→ Exercises
1. Please quote the court opinion on condemning Navajo land, starting with "Jeffrey S. Beelaert" and going on through "Association, in support of Plaintiff-Appellant.".
2. Write what comes next in the court opinion on condemning Navajo land, picking up after its last sentence.
---------- Provided passage ----------
Jeffrey S. Beelaert (John C. Cruden, Assistant Attorney General, James C. Kilbourne, William B. Lazarus, and Mary Gabrielle Sprague, Attorneys, with him on the brief), U.S. Department of Justice, Washington, D.C., for the United States, Defendant-Appellee.
Zackeree S. Kelin (Michael M. Mulder, The Law Offices of Michael M. Mulder, Evanston, Illinois, with him on the brief), Davis Kelin Law Firm LLC, Albuquerque, New Mexico, for the Individual Allottees, Defendants-Appellees.
Clint Russell and Stratton Taylor, Taylor, Foster, Mallett, Downs Ramsey & Russell, Claremore, Oklahoma, filed an amicus brief for GPA Midstream Association, in support of Plaintiff-Appellant.
Jennifer H. Weddle, Troy A. Eid, Harriet McConnell, and Laura E. Jones, Greenberg Traurig, LLP, Denver, Colorado, for Ute Mountain Ute Tribe; John Dossett, National Congress of American Indians, Embassy of Trial Nations, Washington, D.C.; Dan Rey-Bear, Rey-Bear McLaughlin, LLP, Spokane, Washington, for Pueblo of Laguna; Naomi Stacy and Dan Hester, for Confederated Tribes of
Deana M. Bennett and Emil J. Kiehne, Modrall Sperling Roehl Harris & Sisk, PA, Albuquerque, New Mexico, filed an amicus brief for Transwestern Pipeline Company, LLC, in support of Plaintiff-Appellant.
Before BACHARACH, PHILLIPS, and McHUGH, Circuit Judges.
PHILLIPS, Circuit Judge.
Unable to win the consent of all necessary landowners, a public utility company now contends that it has a statutory right to condemn a right-of-way on two parcels of land in New Mexico. Because federal law does not permit condemnation of tribal land, the Navajo Nation‘s ownership of undivided fractional interests in the parcels presents a problem for the company. We affirm the district court‘s dismissal of the condemnation action against the two land parcels in which the Navajo Nation holds an interest.
I
No one can feign surprise to learn that the United States government‘s treatment of the original inhabitants of this country has not been a model of justice. The government spent much of the nineteenth century emptying the eastern part of the country of Indians and sending them west. See Choctaw Nation v. Oklahoma, 397 U.S. 620, 623-26 (1970). Then, when settlers caught up with the tribes in the west, the government sought to confine those tribes, and other tribes native to the west, ever more tightly onto reservations. See, e.g., Williams v. Lee, 358 U.S. 217, 221-23 (1959). Much tragedy and bloodshed ensued.
---------- Extracted data ----------
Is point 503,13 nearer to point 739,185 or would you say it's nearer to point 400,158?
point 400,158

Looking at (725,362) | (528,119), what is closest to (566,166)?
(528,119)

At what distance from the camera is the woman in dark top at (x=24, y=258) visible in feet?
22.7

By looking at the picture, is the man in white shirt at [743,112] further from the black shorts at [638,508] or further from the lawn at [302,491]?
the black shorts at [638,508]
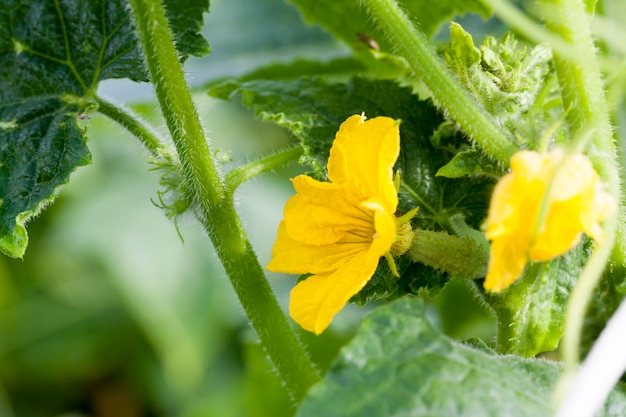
----------
→ Results
1.
Jeffrey S. Beelaert (John C. Cruden, Assistant Attorney General, James C. Kilbourne, William B. Lazarus, and Mary Gabrielle Sprague, Attorneys, with him on the brief), U.S. Department of Justice, Washington, D.C., for the United States, Defendant-Appellee.
Zackeree S. Kelin (Michael M. Mulder, The Law Offices of Michael M. Mulder, Evanston, Illinois, with him on the brief), Davis Kelin Law Firm LLC, Albuquerque, New Mexico, for the Individual Allottees, Defendants-Appellees.
Clint Russell and Stratton Taylor, Taylor, Foster, Mallett, Downs Ramsey & Russell, Claremore, Oklahoma, filed an amicus brief for GPA Midstream Association, in support of Plaintiff-Appellant.

2.
In the late nineteenth century, after the government had largely segregated Indians from the rest of society, Congress changed course. But the new course still harmed Indian tribes and their members. Instead of excluding tribal members from American society while permitting them some autonomy on the reservations, Congress tried to force tribes to assimilate into American society, minus much of their autonomy. Congress carved reservations into allotments and assigned the land parcels to tribal members—surplus lands were made available to white settlers. So began the Allotment Era. “The objectives of allotment were simple and clear cut: to extinguish tribal sovereignty, erase reservation boundaries, and force the assimilation of Indians into the society at large.” Cty. of Yakima v. Confederated Tribes & Bands of Yakima Indian Nation, 502 U.S. 251, 254 (1992). The Allotment Era “was fueled in part by the belief that individualized farming would speed the Indians’ assimilation into American society and in part by the continuing demand for new lands for the waves of homesteaders moving West.” Solem v. Bartlett, 465 U.S. 463, 466 (1984).
Congress began allotting land one tribe at a time and allowed Indians to sell the land as soon as they received it. Cty. of Yakima, 502 U.S. at 254. Tribal members began to lose their allotted lands in hasty and even fraudulent transactions. Id. In 1887, Congress passed the General Allotment Act, commonly known as the Dawes Act, which allowed the President to apply the allotment process to most tribal lands across the country, without tribal consent. Id. But as a check against the rapid post-allotment loss of Indian land, Congress also mandated that the federal government would hold Indian-allotted land in trust for twenty-five years, after which time it would issue a fee patent to the allottee or his heirs. Id.
Despite this attempted protection, “[t]he policy of allotment of Indian lands quickly
As allotments began to create a checkerboard of tribal, individual Indian, and individual non-Indian land interests, Congress passed several right-of-way statutes to help ensure that necessities such as telegraph lines and roads could continue without encumbrance. See United States v. Okla. Gas & Elec. Co., 127 F.2d 349, 352 (10th Cir. 1942), aff‘d, 318 U.S. 206 (1943). In 1901, Congress passed one such Act. Act of March 3, 1901, ch. 832, 31 Stat. 1058 (the Act). The Act‘s most relevant section for our purposes, which is codified at
Lands allotted in severalty to Indians may be condemned for any public purpose under the laws of the State or Territory where located in the same manner as land owned in fee may be condemned, and the money awarded as damages shall be paid to the allottee.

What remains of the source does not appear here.